## Work instructions
Reproduce the listing below word for word, keeping every line unchanged.

━━━━━━━━━━━━━━━━

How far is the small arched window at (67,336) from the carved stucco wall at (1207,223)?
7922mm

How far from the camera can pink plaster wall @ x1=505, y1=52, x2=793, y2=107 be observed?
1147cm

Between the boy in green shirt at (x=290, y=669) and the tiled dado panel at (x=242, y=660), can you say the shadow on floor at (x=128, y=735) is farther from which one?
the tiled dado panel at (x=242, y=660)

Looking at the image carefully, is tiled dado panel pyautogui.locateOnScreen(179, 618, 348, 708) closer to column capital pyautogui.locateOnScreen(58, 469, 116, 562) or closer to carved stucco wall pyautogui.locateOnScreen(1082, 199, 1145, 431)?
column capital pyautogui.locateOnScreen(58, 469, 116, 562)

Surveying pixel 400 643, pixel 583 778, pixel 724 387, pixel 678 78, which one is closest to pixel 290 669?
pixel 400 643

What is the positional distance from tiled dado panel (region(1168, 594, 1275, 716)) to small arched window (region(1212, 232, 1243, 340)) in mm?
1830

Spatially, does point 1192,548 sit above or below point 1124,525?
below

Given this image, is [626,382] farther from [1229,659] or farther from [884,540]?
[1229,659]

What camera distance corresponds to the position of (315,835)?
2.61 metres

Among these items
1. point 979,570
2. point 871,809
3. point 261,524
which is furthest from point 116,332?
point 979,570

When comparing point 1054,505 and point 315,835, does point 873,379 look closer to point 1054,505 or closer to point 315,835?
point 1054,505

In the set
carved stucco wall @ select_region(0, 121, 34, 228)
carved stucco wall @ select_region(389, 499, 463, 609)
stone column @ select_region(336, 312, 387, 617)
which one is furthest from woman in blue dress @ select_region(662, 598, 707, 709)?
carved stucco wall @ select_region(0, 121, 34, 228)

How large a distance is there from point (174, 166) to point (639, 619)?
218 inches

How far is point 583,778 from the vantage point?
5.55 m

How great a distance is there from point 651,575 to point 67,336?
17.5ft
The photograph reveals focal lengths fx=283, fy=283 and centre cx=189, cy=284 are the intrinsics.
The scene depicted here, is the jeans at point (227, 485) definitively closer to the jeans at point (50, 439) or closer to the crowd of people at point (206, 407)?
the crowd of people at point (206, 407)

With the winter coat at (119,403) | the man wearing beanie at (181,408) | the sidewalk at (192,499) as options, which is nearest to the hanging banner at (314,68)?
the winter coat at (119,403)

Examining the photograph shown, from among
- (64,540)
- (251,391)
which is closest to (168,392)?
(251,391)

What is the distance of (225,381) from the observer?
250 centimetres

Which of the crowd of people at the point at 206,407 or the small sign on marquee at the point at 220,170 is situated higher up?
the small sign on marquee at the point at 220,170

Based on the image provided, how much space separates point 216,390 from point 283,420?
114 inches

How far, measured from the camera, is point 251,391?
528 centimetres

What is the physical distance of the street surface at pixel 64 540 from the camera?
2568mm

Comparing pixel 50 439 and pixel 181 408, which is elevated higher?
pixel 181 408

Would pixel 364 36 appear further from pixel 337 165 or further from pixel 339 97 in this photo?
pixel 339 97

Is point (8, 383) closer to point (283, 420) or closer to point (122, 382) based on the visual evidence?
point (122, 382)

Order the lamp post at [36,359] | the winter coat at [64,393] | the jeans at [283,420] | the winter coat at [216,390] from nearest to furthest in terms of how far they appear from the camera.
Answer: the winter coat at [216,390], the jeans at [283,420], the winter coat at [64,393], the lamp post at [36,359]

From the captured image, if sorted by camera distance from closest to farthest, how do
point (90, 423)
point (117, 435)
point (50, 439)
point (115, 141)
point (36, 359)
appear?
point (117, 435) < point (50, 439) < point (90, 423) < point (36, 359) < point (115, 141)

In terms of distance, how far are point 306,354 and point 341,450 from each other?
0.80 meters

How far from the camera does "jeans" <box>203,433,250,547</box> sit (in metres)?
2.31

━━━━━━━━━━━━━━━━

## Exercise output
How far is the small arched window at (67,336) from the carved stucco wall at (1207,223)?
7922mm

How far from the camera can pink plaster wall @ x1=505, y1=52, x2=793, y2=107 be observed?
1147cm

Between the boy in green shirt at (x=290, y=669) and the tiled dado panel at (x=242, y=660), can you say the shadow on floor at (x=128, y=735) is farther from which one?
the tiled dado panel at (x=242, y=660)

Looking at the image carefully, is tiled dado panel pyautogui.locateOnScreen(179, 618, 348, 708) closer to column capital pyautogui.locateOnScreen(58, 469, 116, 562) or closer to carved stucco wall pyautogui.locateOnScreen(1082, 199, 1145, 431)?
column capital pyautogui.locateOnScreen(58, 469, 116, 562)

Surveying pixel 400 643, pixel 583 778, pixel 724 387, pixel 678 78, which one is closest to pixel 290 669?
pixel 400 643

What is the positional distance from tiled dado panel (region(1168, 594, 1275, 716)) to small arched window (region(1212, 232, 1243, 340)) in mm?
1830

Spatially, does point 1192,548 sit above or below point 1124,525?
below

Given this image, is [626,382] farther from [1229,659] or farther from [884,540]?
[1229,659]

What camera distance corresponds to the position of (315,835)?
2.61 metres

Among these items
1. point 979,570
2. point 871,809
3. point 261,524
which is furthest from point 116,332?
point 979,570

When comparing point 1054,505 and point 315,835, does point 873,379 look closer to point 1054,505 or closer to point 315,835?
point 1054,505

In the set
carved stucco wall @ select_region(0, 121, 34, 228)
carved stucco wall @ select_region(389, 499, 463, 609)
stone column @ select_region(336, 312, 387, 617)
which one is furthest from woman in blue dress @ select_region(662, 598, 707, 709)?
carved stucco wall @ select_region(0, 121, 34, 228)

How large a distance is there from point (174, 166) to point (639, 619)?
218 inches

How far is point 583,778 from the vantage point?
5.55 m

How great a distance is there from point 651,575 to point 67,336?
17.5ft
The photograph reveals focal lengths fx=283, fy=283 and centre cx=189, cy=284 are the intrinsics.
The scene depicted here, is the jeans at point (227, 485) definitively closer to the jeans at point (50, 439) or closer to the crowd of people at point (206, 407)?
the crowd of people at point (206, 407)

With the winter coat at (119,403) | the man wearing beanie at (181,408) | the sidewalk at (192,499) as options, which is nearest to the hanging banner at (314,68)?
the winter coat at (119,403)

Examining the photograph shown, from among
- (64,540)
- (251,391)
which is closest to (168,392)?
(251,391)

What is the distance of (225,381) from the observer?
250 centimetres

Which of the crowd of people at the point at 206,407 or the small sign on marquee at the point at 220,170 is situated higher up?
the small sign on marquee at the point at 220,170

Based on the image provided, how much space separates point 216,390 from point 283,420?
114 inches

How far, measured from the camera, is point 251,391?
528 centimetres

What is the physical distance of the street surface at pixel 64 540 from the camera?
2568mm

Comparing pixel 50 439 and pixel 181 408, which is elevated higher?
pixel 181 408

Would pixel 364 36 appear further from pixel 337 165 or further from pixel 339 97 in this photo?
pixel 339 97

Is point (8, 383) closer to point (283, 420) or closer to point (122, 382) based on the visual evidence?
point (122, 382)

Order the lamp post at [36,359] | the winter coat at [64,393] | the jeans at [283,420] | the winter coat at [216,390] from nearest to furthest in terms of how far they appear from the camera.
Answer: the winter coat at [216,390], the jeans at [283,420], the winter coat at [64,393], the lamp post at [36,359]

From the captured image, if sorted by camera distance from closest to farthest, how do
point (90, 423)
point (117, 435)
point (50, 439)
point (115, 141)
point (36, 359)
appear?
point (117, 435) < point (50, 439) < point (90, 423) < point (36, 359) < point (115, 141)

In terms of distance, how far are point 306,354 and point 341,450 from each other?
0.80 meters

How far from the camera does "jeans" <box>203,433,250,547</box> sit (in metres)?
2.31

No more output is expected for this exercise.